> [Work instructions]:
Arrange every line of the records below as one numbered list, leaving out the blank lines.

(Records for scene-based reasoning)
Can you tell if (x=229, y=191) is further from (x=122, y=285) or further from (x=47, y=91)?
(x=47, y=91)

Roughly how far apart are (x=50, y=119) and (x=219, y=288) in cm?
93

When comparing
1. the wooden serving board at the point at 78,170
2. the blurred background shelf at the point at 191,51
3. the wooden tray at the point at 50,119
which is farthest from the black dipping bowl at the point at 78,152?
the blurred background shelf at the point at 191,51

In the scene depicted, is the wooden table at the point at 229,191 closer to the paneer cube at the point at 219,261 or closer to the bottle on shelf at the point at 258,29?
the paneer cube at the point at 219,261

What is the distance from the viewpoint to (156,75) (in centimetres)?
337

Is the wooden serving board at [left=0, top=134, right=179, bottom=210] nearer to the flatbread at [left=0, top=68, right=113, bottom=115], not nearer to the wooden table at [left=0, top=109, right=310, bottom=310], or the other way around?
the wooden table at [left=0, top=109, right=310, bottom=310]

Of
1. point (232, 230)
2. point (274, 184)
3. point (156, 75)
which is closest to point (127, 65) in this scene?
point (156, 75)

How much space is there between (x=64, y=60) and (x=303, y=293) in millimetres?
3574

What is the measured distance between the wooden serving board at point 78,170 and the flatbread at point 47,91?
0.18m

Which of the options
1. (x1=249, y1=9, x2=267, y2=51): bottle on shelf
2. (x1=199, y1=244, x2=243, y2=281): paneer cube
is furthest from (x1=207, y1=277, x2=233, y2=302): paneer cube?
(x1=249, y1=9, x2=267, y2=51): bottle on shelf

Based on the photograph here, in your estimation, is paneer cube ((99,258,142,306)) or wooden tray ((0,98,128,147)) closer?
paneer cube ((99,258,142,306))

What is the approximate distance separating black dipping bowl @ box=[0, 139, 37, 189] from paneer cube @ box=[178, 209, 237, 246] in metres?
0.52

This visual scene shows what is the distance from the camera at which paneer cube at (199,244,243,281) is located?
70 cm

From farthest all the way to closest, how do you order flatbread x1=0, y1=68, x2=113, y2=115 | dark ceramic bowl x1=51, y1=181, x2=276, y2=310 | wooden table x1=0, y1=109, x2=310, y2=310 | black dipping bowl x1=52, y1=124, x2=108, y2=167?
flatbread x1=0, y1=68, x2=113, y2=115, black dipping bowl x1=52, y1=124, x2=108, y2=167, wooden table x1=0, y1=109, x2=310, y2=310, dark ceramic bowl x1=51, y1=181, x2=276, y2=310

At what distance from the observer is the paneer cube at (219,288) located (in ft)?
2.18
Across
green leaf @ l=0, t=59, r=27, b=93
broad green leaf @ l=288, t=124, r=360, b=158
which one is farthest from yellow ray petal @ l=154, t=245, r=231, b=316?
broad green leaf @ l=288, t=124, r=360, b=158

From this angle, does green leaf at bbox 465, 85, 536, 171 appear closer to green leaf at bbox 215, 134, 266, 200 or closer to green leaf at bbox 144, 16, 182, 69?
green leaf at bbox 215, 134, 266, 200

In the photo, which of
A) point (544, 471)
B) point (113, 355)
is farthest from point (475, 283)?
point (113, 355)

> [Solution to this task]:
1. Can you tell if (x=229, y=191) is further from (x=122, y=285) or further from (x=47, y=91)?
2. (x=47, y=91)
3. Roughly how far apart are (x=50, y=119) and (x=219, y=288) in cm?
4. 93
5. When comparing
6. 1. the wooden serving board at the point at 78,170
7. 2. the blurred background shelf at the point at 191,51
8. 3. the wooden tray at the point at 50,119
9. which is farthest from the black dipping bowl at the point at 78,152?
10. the blurred background shelf at the point at 191,51
11. In the scene depicted, is the wooden table at the point at 229,191 closer to the paneer cube at the point at 219,261 or closer to the bottle on shelf at the point at 258,29?
12. the paneer cube at the point at 219,261
13. What is the distance from the viewpoint to (156,75) (in centimetres)?
14. 337
15. Is the wooden serving board at [left=0, top=134, right=179, bottom=210] nearer to the flatbread at [left=0, top=68, right=113, bottom=115], not nearer to the wooden table at [left=0, top=109, right=310, bottom=310], or the other way around?
16. the wooden table at [left=0, top=109, right=310, bottom=310]
17. Of
18. 1. point (232, 230)
19. 2. point (274, 184)
20. 3. point (156, 75)
21. which is closest to point (127, 65) in this scene?
22. point (156, 75)
23. How much space is there between (x=64, y=60) and (x=303, y=293) in millimetres?
24. 3574
25. What is the measured distance between the wooden serving board at point 78,170 and the flatbread at point 47,91?
26. 0.18m
27. Which of the options
28. 1. (x1=249, y1=9, x2=267, y2=51): bottle on shelf
29. 2. (x1=199, y1=244, x2=243, y2=281): paneer cube
30. is furthest from (x1=207, y1=277, x2=233, y2=302): paneer cube?
31. (x1=249, y1=9, x2=267, y2=51): bottle on shelf
32. Based on the photograph here, in your estimation, is paneer cube ((99,258,142,306)) or wooden tray ((0,98,128,147)) closer?
33. paneer cube ((99,258,142,306))
34. What is the approximate distance separating black dipping bowl @ box=[0, 139, 37, 189] from paneer cube @ box=[178, 209, 237, 246] in metres?
35. 0.52
36. This visual scene shows what is the distance from the camera at which paneer cube at (199,244,243,281) is located?
37. 70 cm
38. From farthest all the way to closest, how do you order flatbread x1=0, y1=68, x2=113, y2=115 | dark ceramic bowl x1=51, y1=181, x2=276, y2=310 | wooden table x1=0, y1=109, x2=310, y2=310 | black dipping bowl x1=52, y1=124, x2=108, y2=167?
39. flatbread x1=0, y1=68, x2=113, y2=115, black dipping bowl x1=52, y1=124, x2=108, y2=167, wooden table x1=0, y1=109, x2=310, y2=310, dark ceramic bowl x1=51, y1=181, x2=276, y2=310
40. At what distance from the observer is the paneer cube at (219,288) located (in ft)?
41. 2.18
42. Across
43. green leaf @ l=0, t=59, r=27, b=93
44. broad green leaf @ l=288, t=124, r=360, b=158
45. which one is farthest from yellow ray petal @ l=154, t=245, r=231, b=316?
46. broad green leaf @ l=288, t=124, r=360, b=158
47. From this angle, does green leaf at bbox 465, 85, 536, 171 appear closer to green leaf at bbox 215, 134, 266, 200 or closer to green leaf at bbox 144, 16, 182, 69?
48. green leaf at bbox 215, 134, 266, 200
49. In the photo, which of
50. A) point (544, 471)
51. B) point (113, 355)
52. is farthest from point (475, 283)?
53. point (113, 355)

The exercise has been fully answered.